El 19 por ciento de las pymes del rubro de indumentaria y accesorios apuesta al canal electrónico para potenciar el negocio. En el último año, el sector evidenció una suba del 37%, que representa ventas por $ 440 millones. 

28 de Junio 2013




Con unos 500 locales, en los Estados Unidos y Europa, 3.000 empleados y una facturación anual de u$s 3.400 millones, la cadena de indumentaria Forever 21 demostró que el hecho de ser grande no era incentivo suficiente para limitar otras búsquedas que permitieran extender su negocio. Desde su sitio web, actualiza regularmente sus colecciones y suma ofertas temporales, motivadas, en ocasiones, por fechas como el Día del Veterano de Guerra, el Día de San Valentín o el Día de la Madre. Forever 21 basó su crecimiento en una fórmula tan sencilla como efectiva: vender mucho y barato (cada prenda cuesta, en promedio, de u$s 16 y el 60% de su producción se fabrica en China).

Con todo, a pesar de no tener presencia en la plaza local, ya conquistó a las mujeres argentinas, especialmente, al segmento sub 30. “Cada vez que viajo por trabajo, mis tres hijas me encargan ropa. Hacen la compra desde la Argentina, a través de la web, pagan con tarjeta de crédito y piden que el envío llegue al hotel en el que me voy a hospedar”, comenta en off the record un ejecutivo argentino de una firma tecnológica, quien agrega: “Me sorprende que sean tan pocas las empresas de indumentaria vernáculas que tengan desarrollado su canal de venta online”. El potencial para ellas sería enorme.

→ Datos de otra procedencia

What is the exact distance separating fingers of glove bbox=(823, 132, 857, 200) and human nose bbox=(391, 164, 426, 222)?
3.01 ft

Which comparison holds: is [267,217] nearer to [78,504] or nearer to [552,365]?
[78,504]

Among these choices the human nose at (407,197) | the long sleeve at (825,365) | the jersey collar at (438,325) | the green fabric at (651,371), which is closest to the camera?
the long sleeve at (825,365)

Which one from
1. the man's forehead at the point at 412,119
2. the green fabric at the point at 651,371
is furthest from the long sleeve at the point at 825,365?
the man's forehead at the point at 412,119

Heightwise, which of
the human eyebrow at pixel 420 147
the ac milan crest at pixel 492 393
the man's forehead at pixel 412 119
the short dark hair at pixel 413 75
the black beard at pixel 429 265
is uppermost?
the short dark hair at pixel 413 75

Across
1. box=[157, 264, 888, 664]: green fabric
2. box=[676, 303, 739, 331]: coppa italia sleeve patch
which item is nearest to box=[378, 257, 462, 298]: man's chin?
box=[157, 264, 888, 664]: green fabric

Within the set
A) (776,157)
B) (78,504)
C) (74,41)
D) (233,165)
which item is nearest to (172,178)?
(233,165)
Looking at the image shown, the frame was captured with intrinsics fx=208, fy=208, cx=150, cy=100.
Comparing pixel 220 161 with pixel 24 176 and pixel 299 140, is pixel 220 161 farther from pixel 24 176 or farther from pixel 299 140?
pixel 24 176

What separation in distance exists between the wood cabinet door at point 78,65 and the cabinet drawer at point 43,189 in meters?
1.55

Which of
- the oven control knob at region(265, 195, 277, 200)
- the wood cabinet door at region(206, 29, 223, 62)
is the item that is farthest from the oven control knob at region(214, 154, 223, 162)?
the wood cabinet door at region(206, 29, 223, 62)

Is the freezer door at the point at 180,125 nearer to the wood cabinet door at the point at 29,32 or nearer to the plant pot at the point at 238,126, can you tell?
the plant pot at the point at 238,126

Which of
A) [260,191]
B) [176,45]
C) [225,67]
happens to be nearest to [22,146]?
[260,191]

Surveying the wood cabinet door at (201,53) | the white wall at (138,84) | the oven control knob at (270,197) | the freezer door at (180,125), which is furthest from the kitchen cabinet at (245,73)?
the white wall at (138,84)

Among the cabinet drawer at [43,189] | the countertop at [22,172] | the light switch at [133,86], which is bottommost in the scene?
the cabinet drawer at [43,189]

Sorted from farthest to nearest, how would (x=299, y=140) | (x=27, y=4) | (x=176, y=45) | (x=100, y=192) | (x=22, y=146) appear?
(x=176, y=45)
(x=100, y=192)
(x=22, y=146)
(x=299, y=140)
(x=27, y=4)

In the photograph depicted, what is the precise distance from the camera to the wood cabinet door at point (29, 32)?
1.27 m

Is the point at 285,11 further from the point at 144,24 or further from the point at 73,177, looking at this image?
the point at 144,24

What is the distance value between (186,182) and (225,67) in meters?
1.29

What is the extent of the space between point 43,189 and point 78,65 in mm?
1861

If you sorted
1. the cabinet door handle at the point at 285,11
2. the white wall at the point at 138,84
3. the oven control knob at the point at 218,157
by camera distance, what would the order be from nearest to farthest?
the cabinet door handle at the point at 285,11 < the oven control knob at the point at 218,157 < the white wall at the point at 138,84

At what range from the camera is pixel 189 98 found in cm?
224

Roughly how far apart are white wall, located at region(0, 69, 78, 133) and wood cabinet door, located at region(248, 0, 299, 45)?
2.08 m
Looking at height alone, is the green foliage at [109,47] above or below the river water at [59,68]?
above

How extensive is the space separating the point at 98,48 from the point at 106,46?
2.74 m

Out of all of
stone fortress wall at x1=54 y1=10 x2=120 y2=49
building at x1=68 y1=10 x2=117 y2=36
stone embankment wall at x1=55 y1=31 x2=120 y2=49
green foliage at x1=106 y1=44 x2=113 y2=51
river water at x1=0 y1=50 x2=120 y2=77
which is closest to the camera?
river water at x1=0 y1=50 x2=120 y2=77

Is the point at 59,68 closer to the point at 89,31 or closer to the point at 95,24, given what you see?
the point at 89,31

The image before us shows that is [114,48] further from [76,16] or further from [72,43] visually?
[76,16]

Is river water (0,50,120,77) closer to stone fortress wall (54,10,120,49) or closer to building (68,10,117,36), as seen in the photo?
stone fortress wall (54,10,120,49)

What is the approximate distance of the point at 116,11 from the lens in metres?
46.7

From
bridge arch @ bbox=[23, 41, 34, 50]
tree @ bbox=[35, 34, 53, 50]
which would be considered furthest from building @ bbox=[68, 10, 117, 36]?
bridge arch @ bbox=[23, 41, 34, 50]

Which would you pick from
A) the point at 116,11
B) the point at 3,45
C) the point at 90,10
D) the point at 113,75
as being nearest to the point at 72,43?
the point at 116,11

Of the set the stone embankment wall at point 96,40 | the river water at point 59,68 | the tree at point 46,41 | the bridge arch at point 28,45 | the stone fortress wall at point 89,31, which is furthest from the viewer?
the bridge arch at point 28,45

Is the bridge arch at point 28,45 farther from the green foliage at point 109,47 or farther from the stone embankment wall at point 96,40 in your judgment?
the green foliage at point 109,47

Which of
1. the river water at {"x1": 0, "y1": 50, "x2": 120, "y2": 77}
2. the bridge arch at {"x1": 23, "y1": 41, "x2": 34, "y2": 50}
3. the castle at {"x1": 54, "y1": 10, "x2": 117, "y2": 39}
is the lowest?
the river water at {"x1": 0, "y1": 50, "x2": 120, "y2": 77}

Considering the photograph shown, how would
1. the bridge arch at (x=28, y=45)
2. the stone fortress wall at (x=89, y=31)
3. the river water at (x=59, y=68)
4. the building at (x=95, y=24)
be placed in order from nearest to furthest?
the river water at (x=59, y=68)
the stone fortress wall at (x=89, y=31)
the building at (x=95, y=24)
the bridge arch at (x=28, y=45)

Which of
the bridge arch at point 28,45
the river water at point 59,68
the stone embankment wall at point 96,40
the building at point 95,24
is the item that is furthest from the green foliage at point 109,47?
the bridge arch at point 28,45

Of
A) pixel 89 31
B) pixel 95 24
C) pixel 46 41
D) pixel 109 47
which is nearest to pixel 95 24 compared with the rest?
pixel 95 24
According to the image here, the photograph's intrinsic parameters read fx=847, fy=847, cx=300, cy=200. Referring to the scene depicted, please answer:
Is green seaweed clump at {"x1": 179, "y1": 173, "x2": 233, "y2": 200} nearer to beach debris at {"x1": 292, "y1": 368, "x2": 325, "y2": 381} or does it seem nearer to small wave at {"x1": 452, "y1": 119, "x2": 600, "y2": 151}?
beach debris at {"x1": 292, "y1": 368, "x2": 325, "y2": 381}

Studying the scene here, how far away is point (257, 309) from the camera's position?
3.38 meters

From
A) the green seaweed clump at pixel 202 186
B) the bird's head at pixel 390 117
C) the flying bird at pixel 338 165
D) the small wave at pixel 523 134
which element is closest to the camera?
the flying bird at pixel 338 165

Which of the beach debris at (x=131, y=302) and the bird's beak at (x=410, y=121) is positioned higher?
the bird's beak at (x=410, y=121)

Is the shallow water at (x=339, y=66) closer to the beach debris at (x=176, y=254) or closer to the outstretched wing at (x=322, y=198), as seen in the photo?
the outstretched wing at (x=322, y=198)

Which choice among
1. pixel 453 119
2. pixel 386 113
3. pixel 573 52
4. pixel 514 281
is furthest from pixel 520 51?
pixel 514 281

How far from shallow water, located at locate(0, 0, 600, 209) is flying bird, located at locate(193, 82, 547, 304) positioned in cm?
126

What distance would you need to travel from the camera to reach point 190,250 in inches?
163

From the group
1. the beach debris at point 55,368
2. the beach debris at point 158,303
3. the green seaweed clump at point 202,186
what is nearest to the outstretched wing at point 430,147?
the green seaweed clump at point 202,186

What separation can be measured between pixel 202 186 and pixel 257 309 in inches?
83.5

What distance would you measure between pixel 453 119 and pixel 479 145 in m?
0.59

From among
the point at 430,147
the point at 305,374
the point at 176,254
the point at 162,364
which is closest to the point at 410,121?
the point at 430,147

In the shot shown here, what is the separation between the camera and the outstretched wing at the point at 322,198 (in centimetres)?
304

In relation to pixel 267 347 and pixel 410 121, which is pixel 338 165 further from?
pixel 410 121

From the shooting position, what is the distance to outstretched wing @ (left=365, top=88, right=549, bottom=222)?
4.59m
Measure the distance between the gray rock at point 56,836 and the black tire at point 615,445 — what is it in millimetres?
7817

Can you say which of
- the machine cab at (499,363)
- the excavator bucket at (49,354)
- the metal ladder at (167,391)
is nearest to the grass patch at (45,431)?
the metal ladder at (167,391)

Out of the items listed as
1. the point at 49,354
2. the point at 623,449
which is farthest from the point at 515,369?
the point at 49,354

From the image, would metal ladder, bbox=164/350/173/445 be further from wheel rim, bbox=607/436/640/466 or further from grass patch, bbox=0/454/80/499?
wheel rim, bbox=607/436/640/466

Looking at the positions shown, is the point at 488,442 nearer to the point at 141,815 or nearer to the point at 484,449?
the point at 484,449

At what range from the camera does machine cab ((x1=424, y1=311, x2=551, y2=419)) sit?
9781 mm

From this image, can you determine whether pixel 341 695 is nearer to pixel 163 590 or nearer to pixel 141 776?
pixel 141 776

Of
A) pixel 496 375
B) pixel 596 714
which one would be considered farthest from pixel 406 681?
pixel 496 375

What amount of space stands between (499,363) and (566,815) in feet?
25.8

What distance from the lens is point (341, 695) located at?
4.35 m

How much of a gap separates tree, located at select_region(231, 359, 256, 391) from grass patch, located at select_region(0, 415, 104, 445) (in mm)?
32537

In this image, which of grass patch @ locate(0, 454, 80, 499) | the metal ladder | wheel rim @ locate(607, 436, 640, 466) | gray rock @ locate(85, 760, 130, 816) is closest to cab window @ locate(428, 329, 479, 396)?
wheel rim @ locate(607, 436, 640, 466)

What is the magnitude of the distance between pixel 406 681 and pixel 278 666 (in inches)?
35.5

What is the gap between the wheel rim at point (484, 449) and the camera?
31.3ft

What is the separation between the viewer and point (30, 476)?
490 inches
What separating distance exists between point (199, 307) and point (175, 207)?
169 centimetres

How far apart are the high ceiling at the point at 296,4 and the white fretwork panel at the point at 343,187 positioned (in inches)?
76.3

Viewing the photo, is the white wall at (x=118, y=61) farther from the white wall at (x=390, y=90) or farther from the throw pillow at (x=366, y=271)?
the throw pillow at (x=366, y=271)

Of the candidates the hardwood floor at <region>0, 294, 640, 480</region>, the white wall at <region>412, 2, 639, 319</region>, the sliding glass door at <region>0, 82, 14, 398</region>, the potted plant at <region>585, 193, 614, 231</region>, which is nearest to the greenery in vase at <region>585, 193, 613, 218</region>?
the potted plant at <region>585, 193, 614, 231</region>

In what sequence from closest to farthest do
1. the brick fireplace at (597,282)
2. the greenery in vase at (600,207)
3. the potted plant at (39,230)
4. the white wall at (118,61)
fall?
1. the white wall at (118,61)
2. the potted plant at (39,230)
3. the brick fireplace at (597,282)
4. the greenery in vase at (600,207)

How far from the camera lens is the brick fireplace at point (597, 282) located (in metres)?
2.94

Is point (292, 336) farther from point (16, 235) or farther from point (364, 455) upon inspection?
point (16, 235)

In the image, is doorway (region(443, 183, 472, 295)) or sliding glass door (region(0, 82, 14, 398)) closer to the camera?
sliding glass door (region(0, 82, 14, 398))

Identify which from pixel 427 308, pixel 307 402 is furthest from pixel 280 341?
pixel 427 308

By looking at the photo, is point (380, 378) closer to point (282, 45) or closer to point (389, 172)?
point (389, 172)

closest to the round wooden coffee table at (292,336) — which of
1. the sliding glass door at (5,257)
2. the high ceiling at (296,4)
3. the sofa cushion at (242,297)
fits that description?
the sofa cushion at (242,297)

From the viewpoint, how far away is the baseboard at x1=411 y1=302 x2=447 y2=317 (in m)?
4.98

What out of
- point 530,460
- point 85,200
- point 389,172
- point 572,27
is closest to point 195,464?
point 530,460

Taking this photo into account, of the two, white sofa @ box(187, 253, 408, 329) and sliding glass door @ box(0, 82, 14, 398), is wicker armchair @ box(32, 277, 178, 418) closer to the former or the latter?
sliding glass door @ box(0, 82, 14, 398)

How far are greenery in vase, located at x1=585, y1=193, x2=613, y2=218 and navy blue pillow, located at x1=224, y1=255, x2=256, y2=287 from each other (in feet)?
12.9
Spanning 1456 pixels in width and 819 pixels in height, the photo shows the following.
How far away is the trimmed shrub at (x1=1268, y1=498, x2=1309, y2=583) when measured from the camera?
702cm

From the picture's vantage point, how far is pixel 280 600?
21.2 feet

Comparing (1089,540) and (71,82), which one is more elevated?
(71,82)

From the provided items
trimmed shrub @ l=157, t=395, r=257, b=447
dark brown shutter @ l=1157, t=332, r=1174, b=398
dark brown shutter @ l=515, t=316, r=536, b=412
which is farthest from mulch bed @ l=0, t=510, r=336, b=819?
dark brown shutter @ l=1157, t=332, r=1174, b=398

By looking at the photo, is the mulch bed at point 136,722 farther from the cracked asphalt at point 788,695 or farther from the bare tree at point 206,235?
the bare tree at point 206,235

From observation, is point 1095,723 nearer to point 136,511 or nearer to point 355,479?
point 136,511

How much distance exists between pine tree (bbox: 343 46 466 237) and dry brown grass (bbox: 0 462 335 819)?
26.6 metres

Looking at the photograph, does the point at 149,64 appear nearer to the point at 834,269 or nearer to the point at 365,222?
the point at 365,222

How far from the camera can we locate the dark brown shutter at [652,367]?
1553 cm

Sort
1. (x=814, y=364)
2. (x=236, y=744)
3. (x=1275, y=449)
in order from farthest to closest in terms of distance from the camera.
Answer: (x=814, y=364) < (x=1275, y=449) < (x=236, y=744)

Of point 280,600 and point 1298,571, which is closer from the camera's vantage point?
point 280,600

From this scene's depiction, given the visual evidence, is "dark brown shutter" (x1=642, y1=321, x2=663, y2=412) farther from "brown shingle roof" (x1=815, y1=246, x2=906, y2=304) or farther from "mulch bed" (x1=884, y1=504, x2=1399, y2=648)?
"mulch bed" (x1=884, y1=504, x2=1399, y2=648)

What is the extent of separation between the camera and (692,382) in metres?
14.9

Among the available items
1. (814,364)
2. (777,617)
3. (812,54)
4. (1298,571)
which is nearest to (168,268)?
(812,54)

Hoy, apenas el 19% de las empresas argentinas de moda tiene desarrollado el comercio electrónico, concede Silvia Garea, presidenta de Asociación Internacional de Estudios (AIE), un centro habilitado por la universidad de Londres, que el año pasado dictó varios seminarios sobre el fashion business. En 2012, un estudio de la consultora especializada Prince & Cooke, para la Cámara Argentina de Comercio Electrónico (CACE), reveló un crecimiento del comercio online del 44%, un incremento por encima del esperado, del 41%, alcanzando ventas por $ 16.700.

marca_crop_1344375079307.jpg
En alza. El sector experimentó una suba del 37 por ciento durante el año pasado.

El rubro de indumentaria de vestir y deportiva creció un 37,5%, respecto al año anterior, obteniendo un volumen de ventas por $ 440 millones, notablemente superior al de 2009, que era de $ 150 millones. Un ejemplo es la centenaria Grimoldi que, en 2011, se volcó al comercio electrónico, tras una inversión de $ 500.000. “Empezamos vendiendo 30 pares mensuales en abril de 2011; ahora, alcanzamos el nivel de ventas de una sucursal de tamaño medio”, comenta Germán Schönfeld, gerente de E-commerce de Grimoldi. Para este año, la firma zapatera espera llegar a los $ 8 millones de facturación en el canal online.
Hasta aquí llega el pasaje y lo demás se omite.